Меня удивляет бездействие модератора этого сайта, поскольку на нём оскорбления запрещены правилами. *Человек из будущего*, моё последнее слово о твоей безоценочно-неосуждающей позиции: промолчи - попадёшь в палачи.

----------


## Человек из будущего

> Меня удивляет бездействие модератора этого сайта, поскольку на нём оскорбления запрещены правилами. *Человек из будущего*, моё последнее слово о твоей безоценочно-неосуждающей позиции: промолчи - попадёшь в палачи.

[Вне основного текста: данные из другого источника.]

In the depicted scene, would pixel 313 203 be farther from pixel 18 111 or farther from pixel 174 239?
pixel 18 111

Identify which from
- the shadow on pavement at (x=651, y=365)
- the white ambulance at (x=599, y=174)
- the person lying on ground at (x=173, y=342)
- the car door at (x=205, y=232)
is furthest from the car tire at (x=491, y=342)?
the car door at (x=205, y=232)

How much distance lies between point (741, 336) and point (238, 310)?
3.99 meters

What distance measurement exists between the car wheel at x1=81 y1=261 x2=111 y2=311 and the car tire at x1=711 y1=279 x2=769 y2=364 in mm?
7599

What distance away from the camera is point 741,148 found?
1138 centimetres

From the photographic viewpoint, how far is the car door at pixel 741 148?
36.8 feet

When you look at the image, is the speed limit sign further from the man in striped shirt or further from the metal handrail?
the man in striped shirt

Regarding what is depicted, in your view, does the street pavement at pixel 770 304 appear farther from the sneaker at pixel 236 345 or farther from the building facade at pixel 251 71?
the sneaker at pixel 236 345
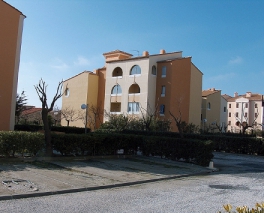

 Извини, я тебя оскорбил? Чем?
Так ты изначально палач, если хочешь без суда и следствия убить того, кто тебе не нравится. 
Неужели ты не понял, что прежде чем применить наказание, нужно выслушать свидетелей и незаинтересованных лиц в следствии, а у тебя личные обиды и неприязнь, как тебя вообще можно допускать до суда. Так тоже нельзя, увы друг, но я не разделяю твою точку зрения.

----------


## June

> ты огрёб


 темпо, ты из восточных религий такой словарный запас почерпнул, или когда Юнити с гордостью писал, что теперь может общаться с уголовниками, он писал о тебе?

----------


## Aare

> а если ко мне домой придут люди убивать меня и мою семью, ты разрешишь мне с этими людьми немножко поссориться?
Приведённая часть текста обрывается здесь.